Bruce slowed down compassionately, and soon they turned and started home. And as they drew near the glow of the town, other streets and boulevards poured more motors into the line, until at last they were rushing along amid a perfect bedlam made up of honks and shrieks of horns. The air grew hot and acrid, and looking back through the bluish haze of smoke and dust behind him Roger could see hundreds of huge angry motor eyes. Crowding and jamming closer, pell mell, at a pace which barely slackened, they sped on, a wild uproarious crew, and swept into the city.

Roger barely slept that night. He felt the city clamoring down into his very soul. “Speed!” he muttered viciously. “Speed⁠—speed! We need more speed!” The words beat in like a savage refrain. At last with a sigh of impatience he got up in his nightshirt and walked about. It was good to feel his way in the dark in this cool silent house which he knew so well. Soon his nerves felt quieter. He went back to his bed and lay there inert. How good it would be to get up to the farm.


The next Saturday evening, with Deborah, he started for the mountains. And Bruce came down to see them off.

“Remember, son,” said Roger, as the two walked on the platform. “Come up this year for a month, my boy. You need it.” The train was about to start.

“Oh, I’ll be all right,” was the answer. “My friend the Judge, who has hay fever, tells me he has found a cure.”

“Damn his cure! You come to us!”

“Hold on a minute, live and learn. The Judge is quite excited about it. You drink little bugs, he says, a billion after every meal. They come in tall blue bottles. We’re going to dine together next week and drink ’em till we’re all lit up. Oh, we’re going to have a hell of a time. His wife left town on Tuesday.”

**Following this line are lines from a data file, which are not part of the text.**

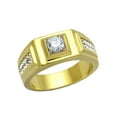 thumbnail image 1 of 5x5mm Round Cut CZ Center Two Row Side Stones Gold IP Stainless Steel Mens Ring - Size 11, 1 of 4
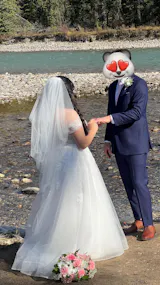 POPULAR Fingertip Veil (2 Tier/Blusher)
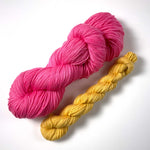 pretty in pink merino plus a butterscotch yellow mini skein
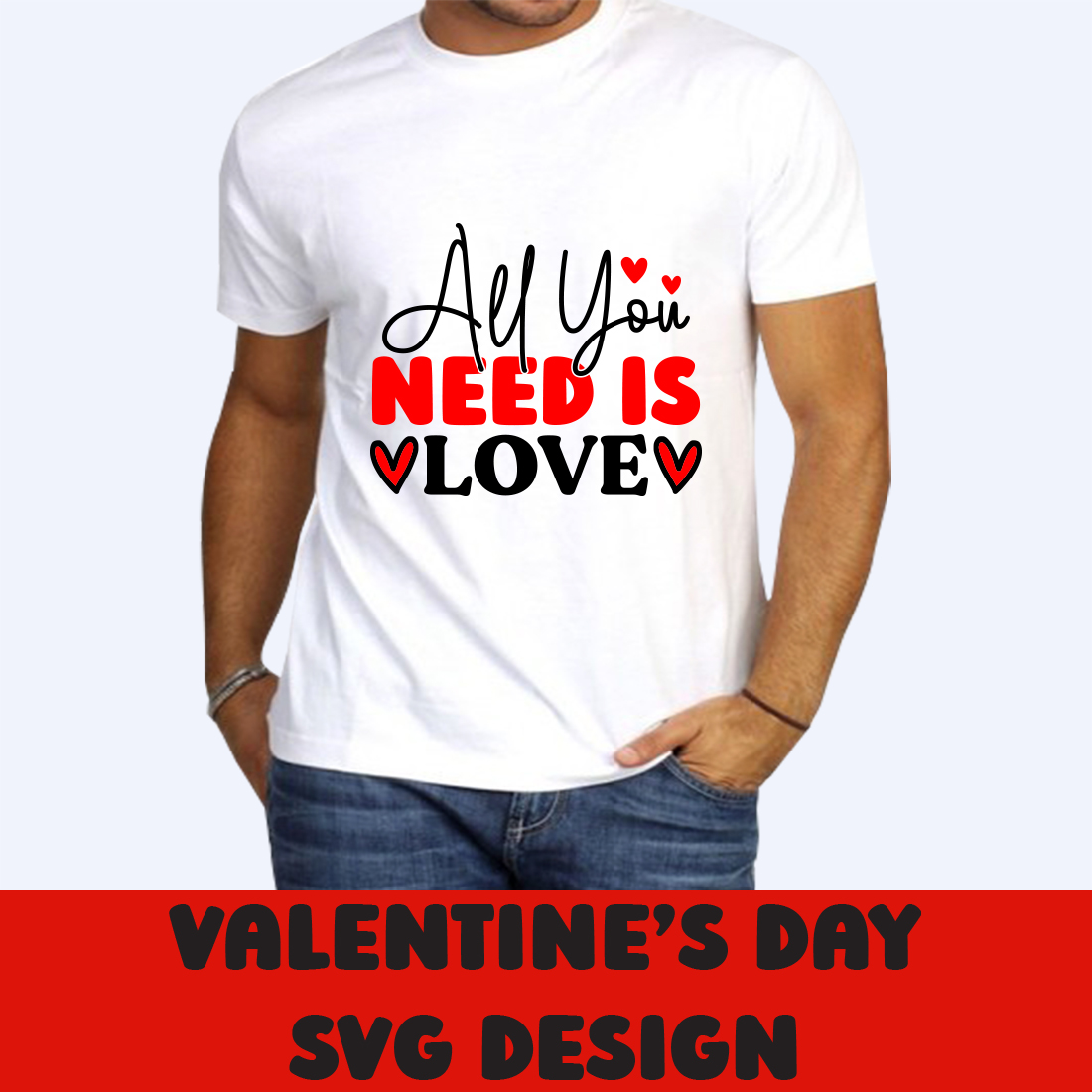 Image of a white t-shirt with an irresistible slogan All You Need Is Love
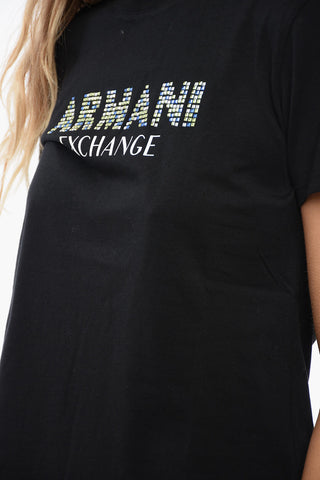 EXCHANGE Crew Neck T-Shirt with Studded Logo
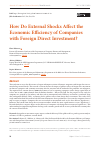 Научная статья на тему 'HOW DO EXTERNAL SHOCKS AFFECT THE ECONOMIC EFFICIENCY OF COMPANIES WITH FOREIGN DIRECT INVESTMENT?'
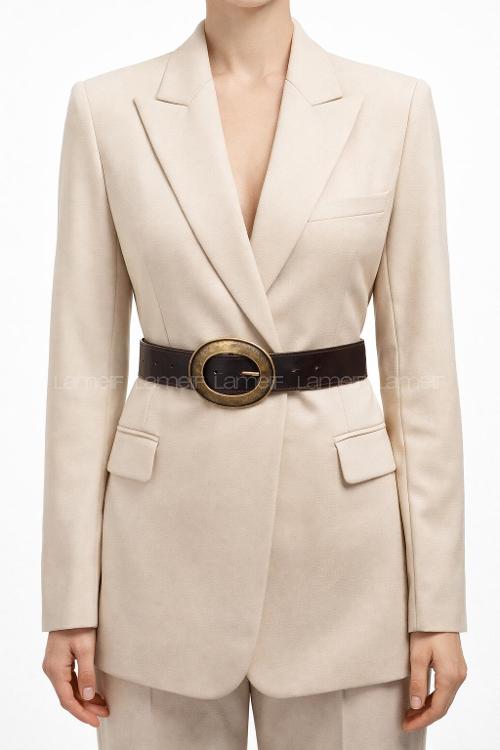 Lamelif Oval Tokalı Krem Suni Deri Kadın Kemer – Vintage Seri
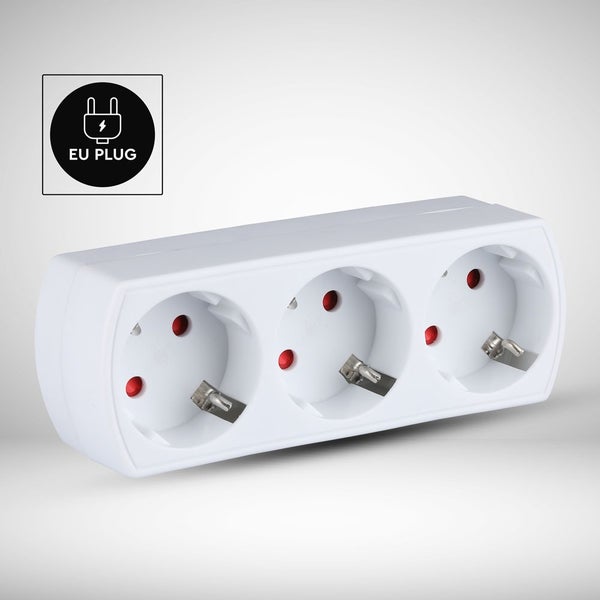V-TAC VT-1011-3 - Adapter mit Erdungskontakt - IP20 - 3-Wege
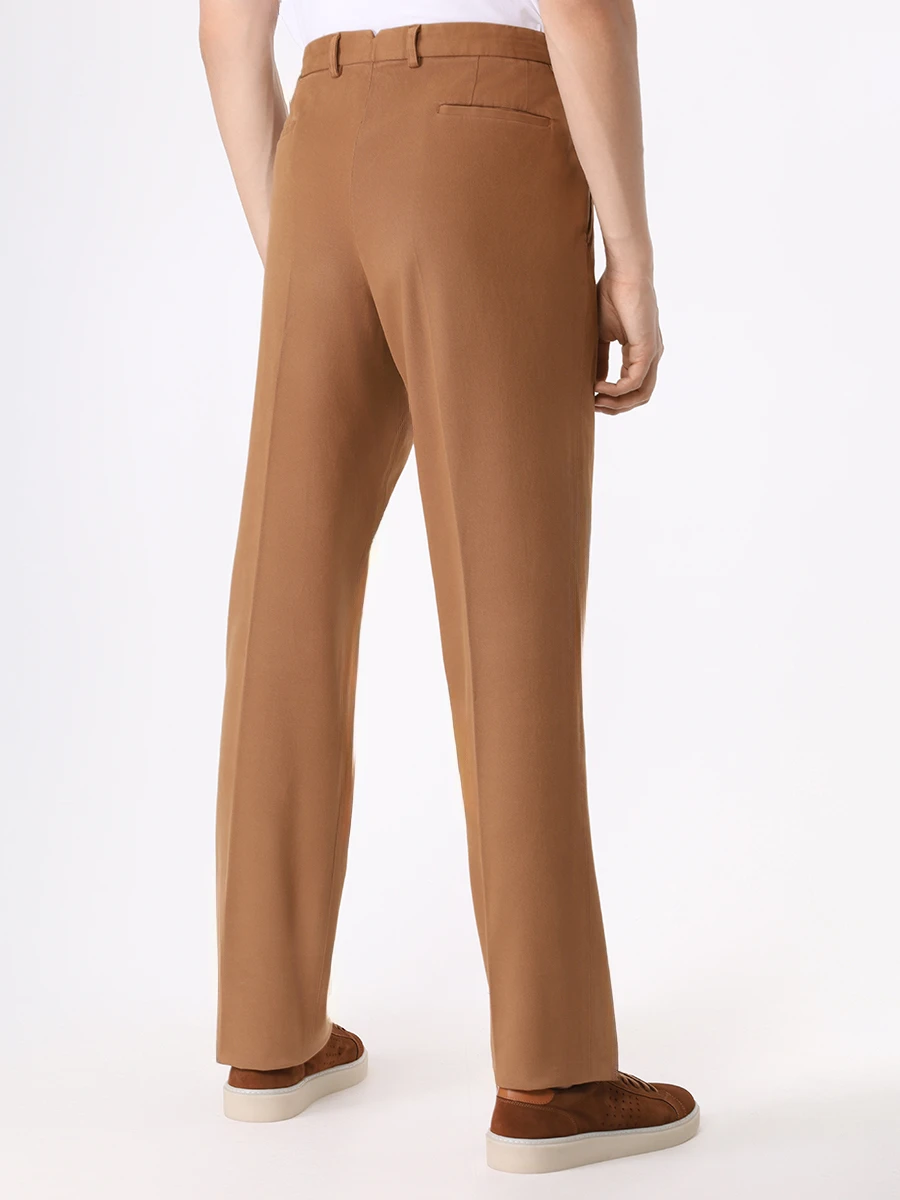 Брюки хлопковые MALO URP044 TAU87 E3333 Коричневый  Фото 3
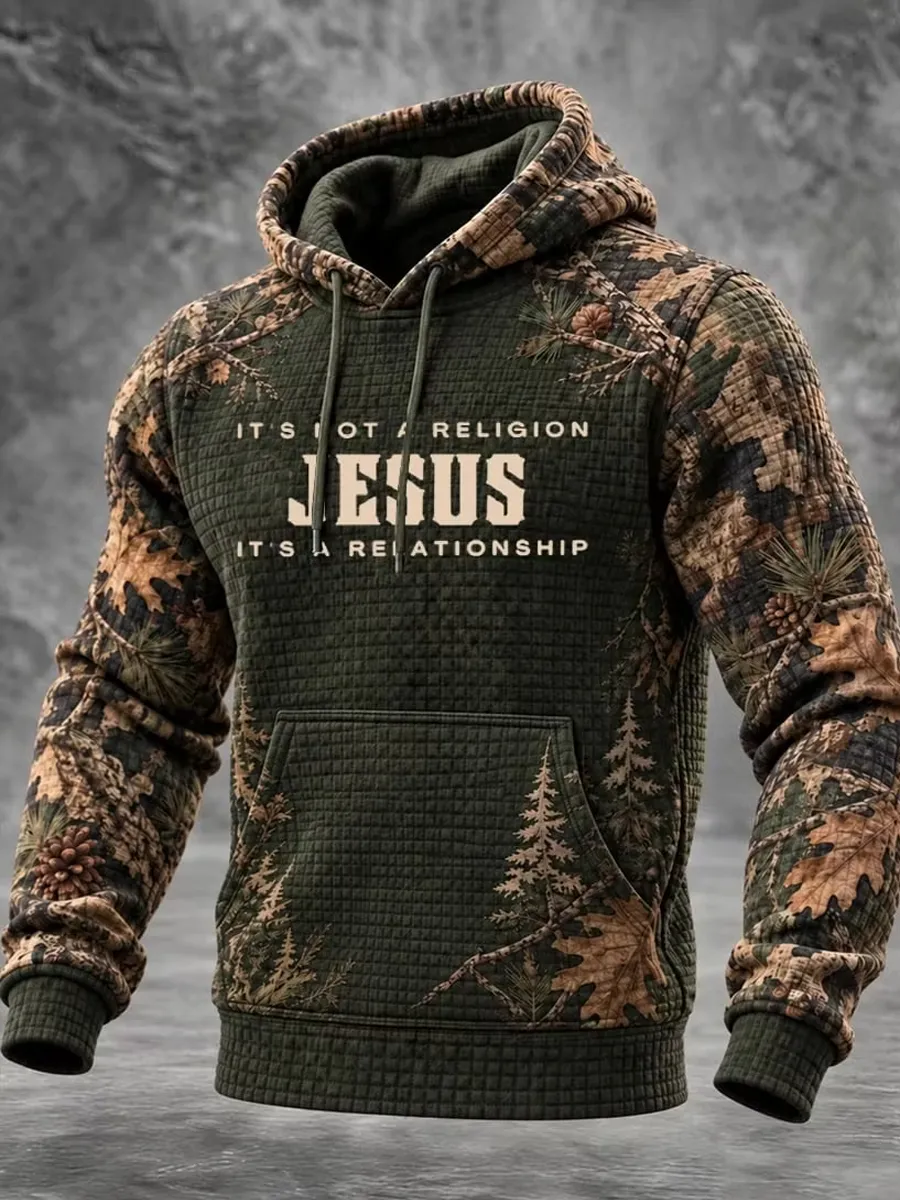 Men's Retro Christian Blessed Cross Print Casual Hoodie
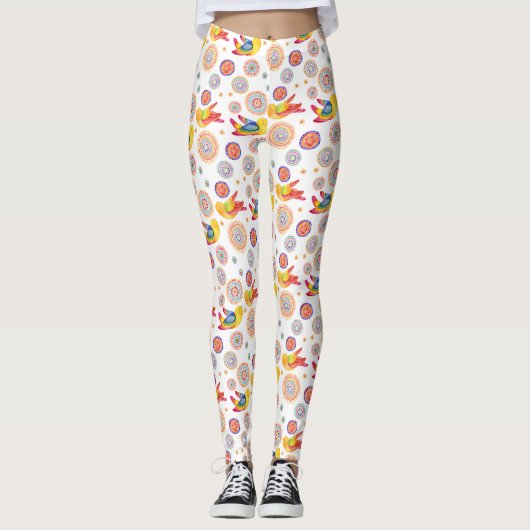 Leggings Oiseaux d'aquarelle printanière (Devant)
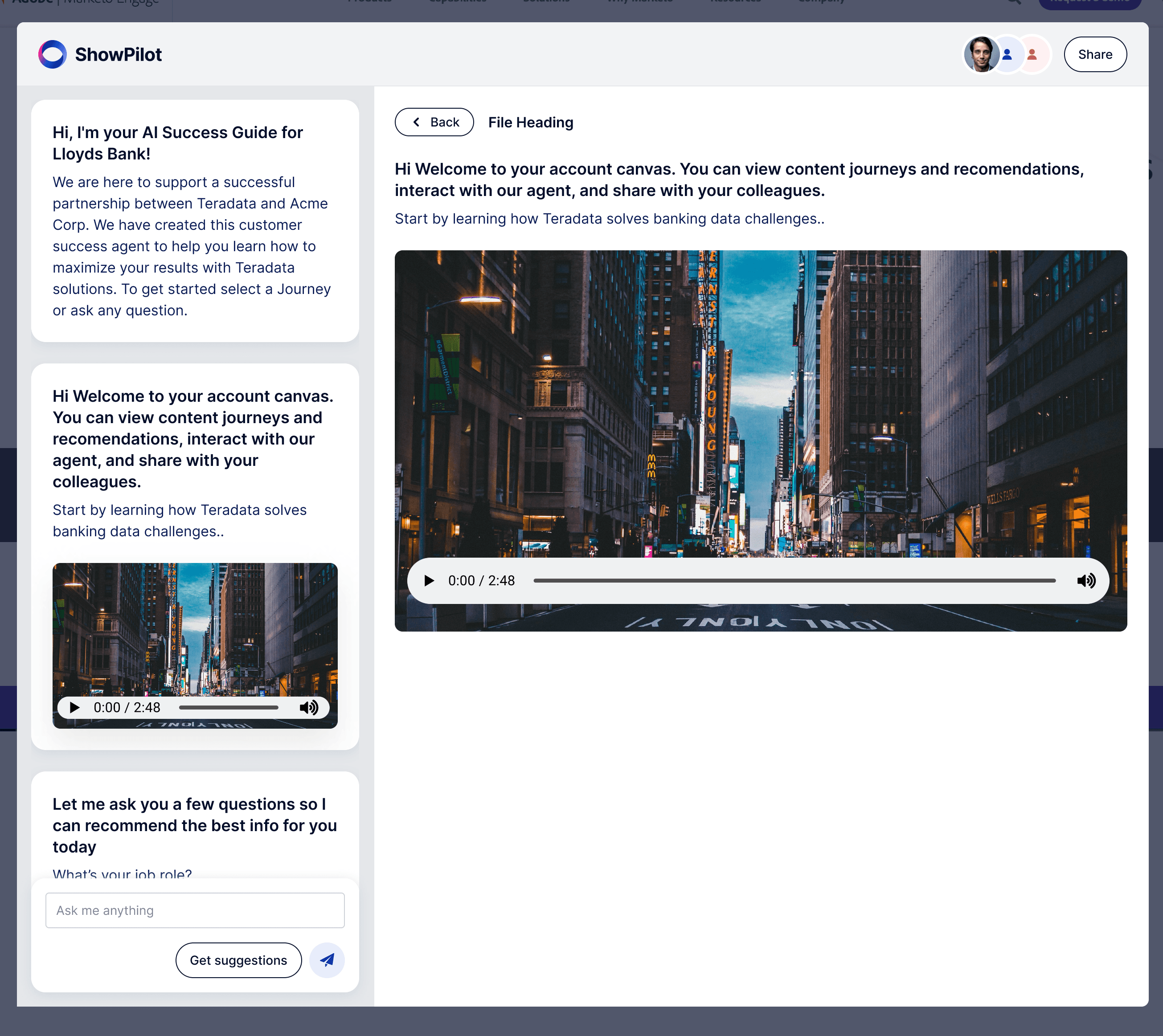 ShowPilot content experience — videos, docs, and chat in one canvas
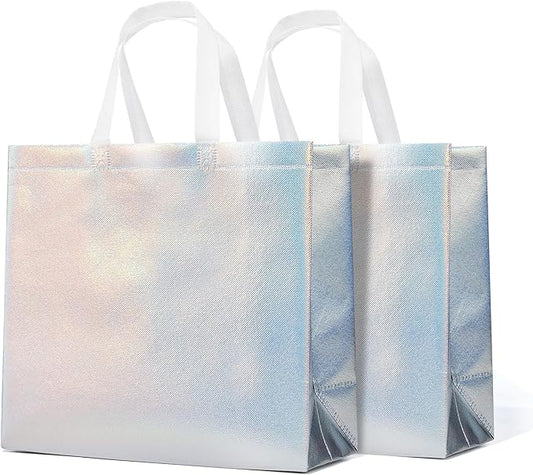RACETOP 15 Pcs Iridescent Glossy Gift Bags Large Size, 13x5x11 Inch Holographic Reusable Gift Bags with Handles & Sturdy Base, Ideal for Birthday, Wedding, Bachelorette, Party Favors, Holiday Goodie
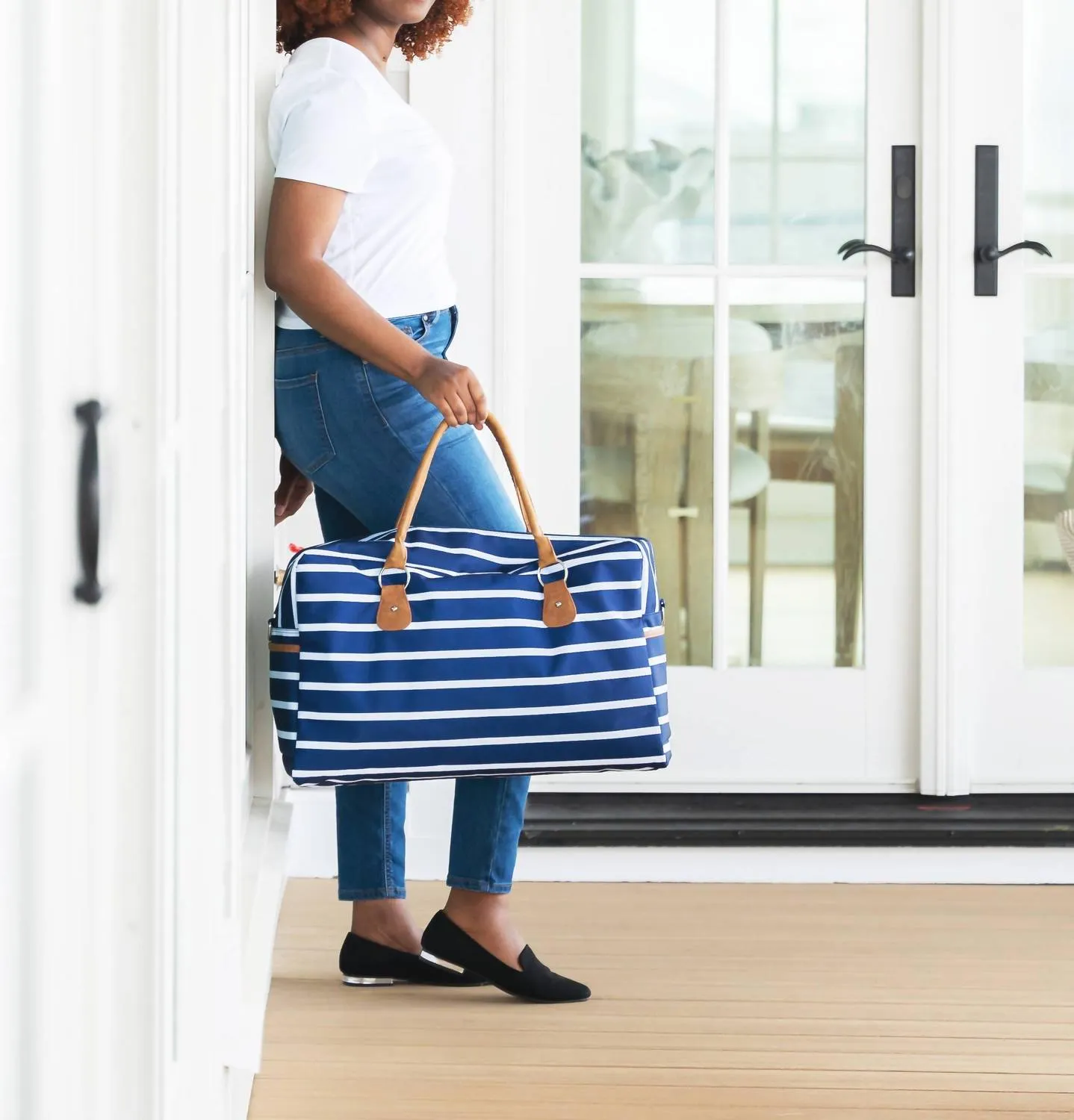 Navy White Stripe Travel Weekender Duffle Bag In Striped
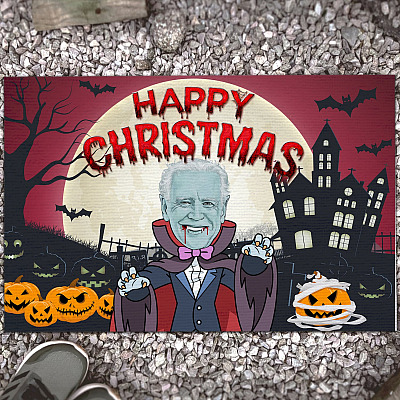 Happy Christmas Halloween Jokes Pumpkin Boo Funny Joe Biden Indoor Outdoor Doormat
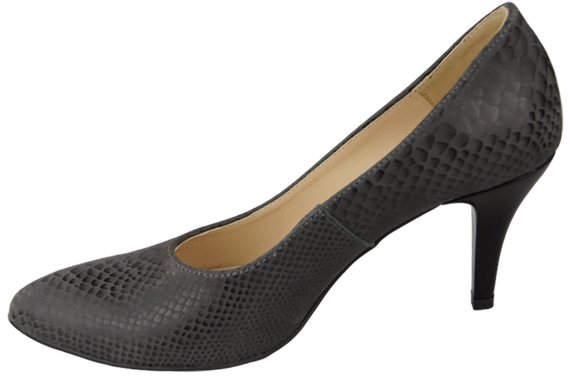 Obuwie Damskie Czółenka Popielate Motyw Węża Skóra naturalna 150 ElitaBut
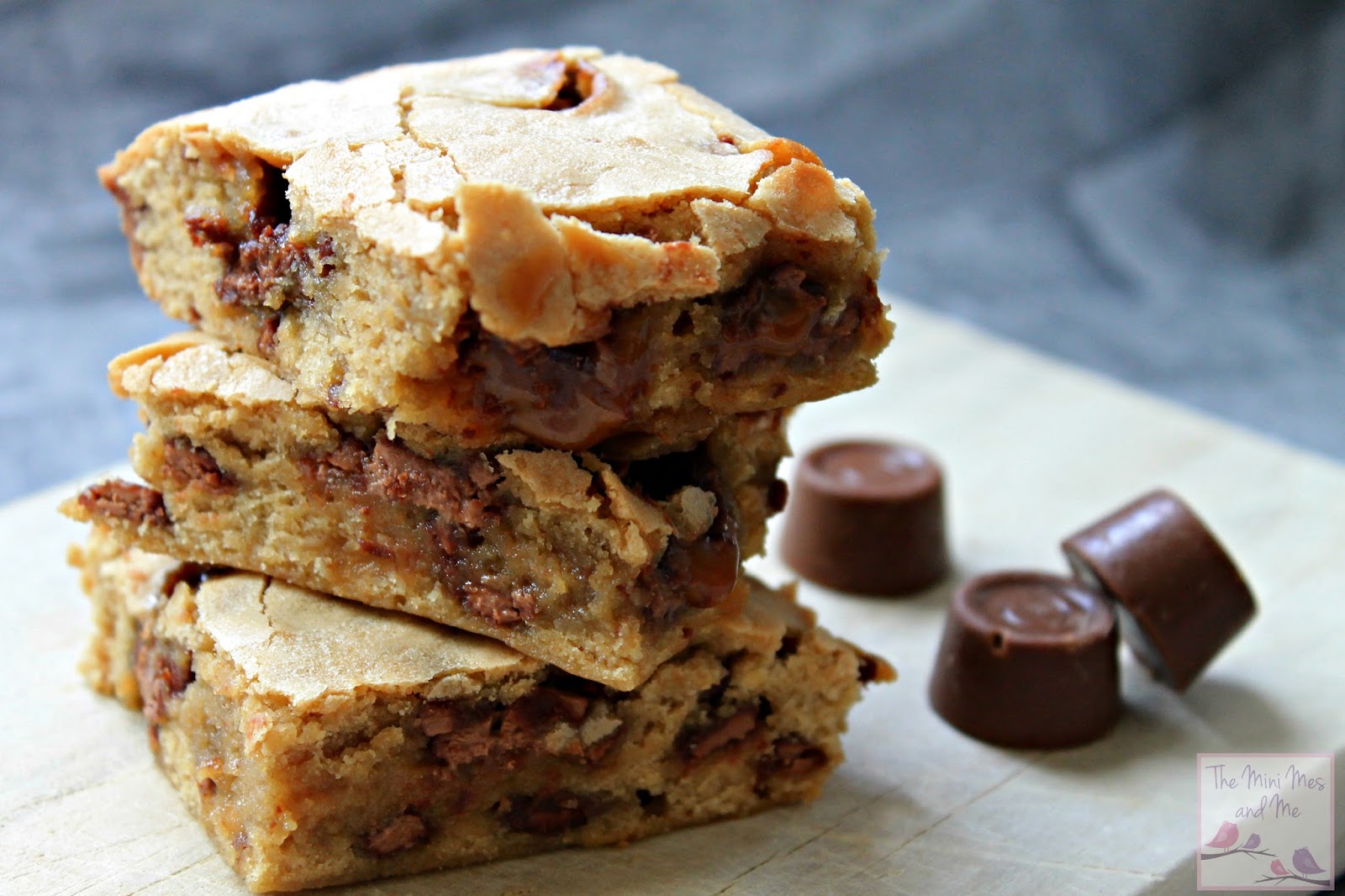 Rolo Blondies stack a delicious recipe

“Bruce,” said Roger sternly, as the train began to move, “leave bugs alone and come up and breathe! And quit smoking so many cigarettes!” He stepped on the car.

“Remember, son, a solid month!” Bruce nodded as the train moved out.

“Good luck⁠—goodbye⁠—fine summer⁠—my love to the wife and the kiddies⁠—” and Bruce’s dark, tense, smiling face was left behind. Roger went back into the smoker.

“Now for the mountains,” he thought. “Thank God!”